婚約破棄されたらエリート御曹司の義弟に娶られました。


もう先に帰ろうかな…そう思っていたら、


「あら?妃乃さんじゃないですかぁ!」


なっ、どうして……?


「偶然ですね〜。どうしてパーティーに?」


どうしてあんたたちがいるの?

今この世で最も会いたくない二人。


一体どんな神経をしてるのか、悪びれた様子もなくにこやかに私に話しかける塔子ちゃんと、その隣で非常に気まずそうに私から目を逸らす歩。

何なの?なんであんたたちがここにいるの?


「塔子はパパに誘われて参加したんです!
あ、塔子のパパ、弊社の常務なんですよ〜。ご存知でしたっけ?」


……知らない。

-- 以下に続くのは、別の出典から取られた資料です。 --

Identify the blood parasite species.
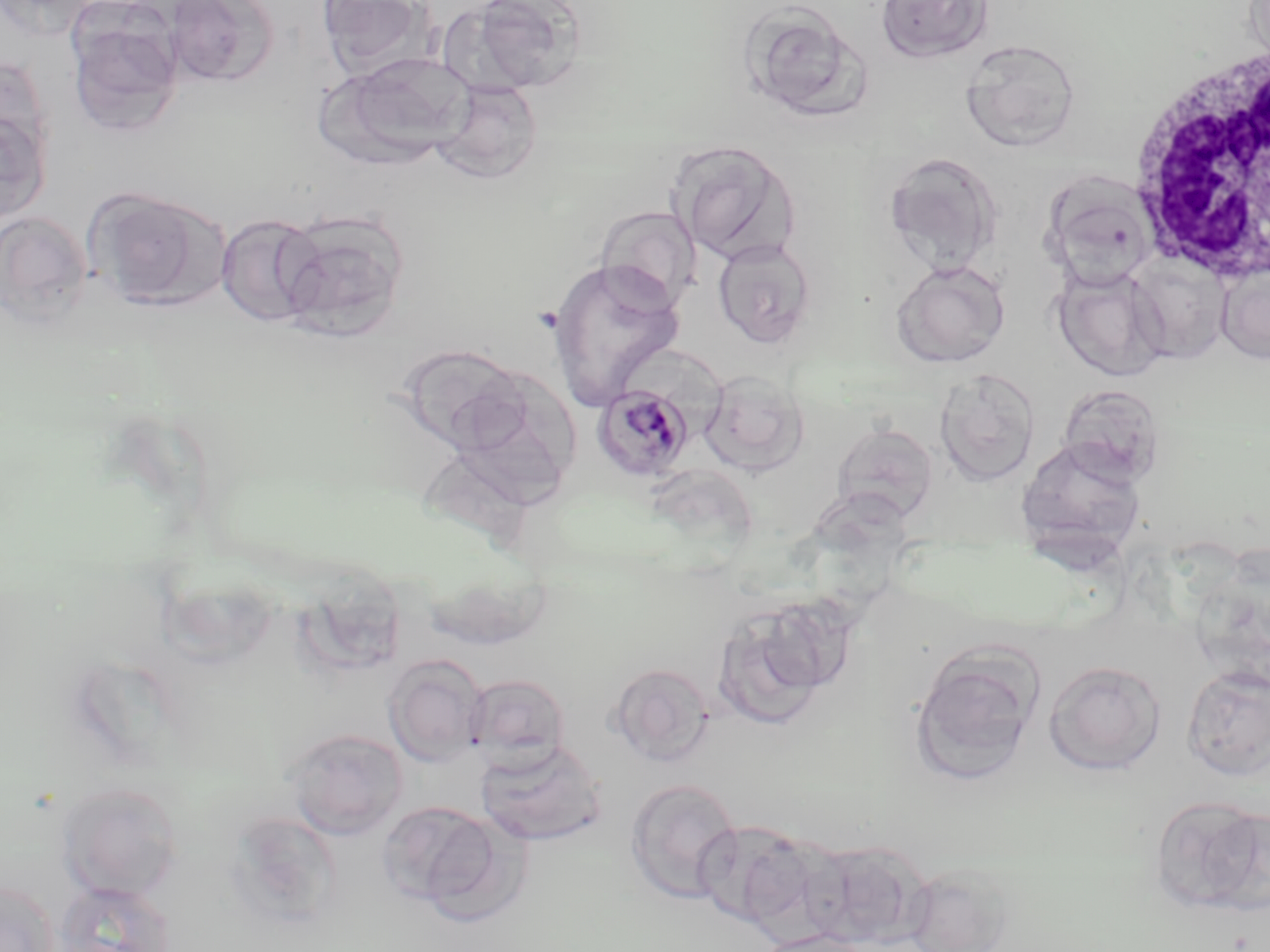
Plasmodium malariae.

{
  "stain": "May-Grünwald-Giemsa",
  "magnification": "1000x",
  "preparation": "thin blood smear",
  "field_of_view": "single",
  "white_blood_cell_locations": "approximate bounding boxes as [x1, y1, x2, y2] in pixels: [1124, 38, 1267, 287]",
  "plasmodium_malariae_infected_red_blood_cell_locations": "approximate bounding boxes as [x1, y1, x2, y2] in pixels: [591, 382, 695, 481]",
  "uninfected_red_blood_cell_locations": "approximate bounding boxes as [x1, y1, x2, y2] in pixels: [316, 0, 433, 79], [456, 0, 588, 95], [875, 0, 994, 64], [163, 1, 278, 88], [736, 1, 870, 121], [65, 5, 185, 137], [960, 38, 1080, 151], [324, 51, 474, 166], [0, 54, 55, 172], [433, 79, 544, 183], [0, 109, 51, 223], [667, 140, 801, 265], [883, 152, 1003, 276], [1043, 177, 1157, 290], [84, 187, 227, 309], [597, 206, 700, 311], [0, 209, 92, 331], [276, 209, 409, 340], [215, 214, 326, 328], [711, 236, 819, 348], [548, 257, 686, 408], [1129, 257, 1230, 364], [892, 259, 1010, 368], [1216, 263, 1270, 364], [1053, 266, 1169, 381], [396, 343, 529, 457], [448, 366, 580, 508], [935, 368, 1040, 487], [700, 369, 809, 474], [1057, 383, 1167, 485], [831, 421, 939, 524], [1017, 438, 1147, 556], [708, 596, 847, 729], [910, 646, 1043, 786], [384, 654, 487, 766], [1043, 659, 1167, 776], [608, 662, 715, 765], [1181, 664, 1270, 782], [465, 673, 572, 771], [284, 726, 409, 840], [475, 738, 608, 847], [624, 777, 742, 906], [56, 780, 184, 901], [1148, 793, 1269, 917], [377, 799, 505, 912], [225, 810, 345, 931], [692, 819, 814, 928], [797, 840, 923, 948], [900, 862, 1019, 952], [0, 879, 59, 952], [53, 880, 175, 952], [752, 928, 872, 952]",
  "modality": "optical microscopy",
  "image_size": "1270×952 pixels"
}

てゆーかどうでもいい。


「パパに紹介したくて、歩さんのことも誘っちゃいました!」

「あの、塔子ちゃん…」

「心配しないでくださいね?
歩さんのことも仕事も、塔子が責任持ってしっかり引き継ぎますからね!」

「……っ、」



この女は、一体何を言ってるの?

どうしてヌケヌケとそんなことが言えるの?

あんたは私から何もかも奪ったくせに、何をのうのうと過ごしてるのよ……っ!!

歩も歩だ。
このパーティーが天王寺グループのものだと、まさか知らないとでも言うの?

私の父も出席してるのに、どのツラ下げて父の前に顔を出すつもりだったの?


……私は、一体どこまで惨めな気持ちになればいいんだろう。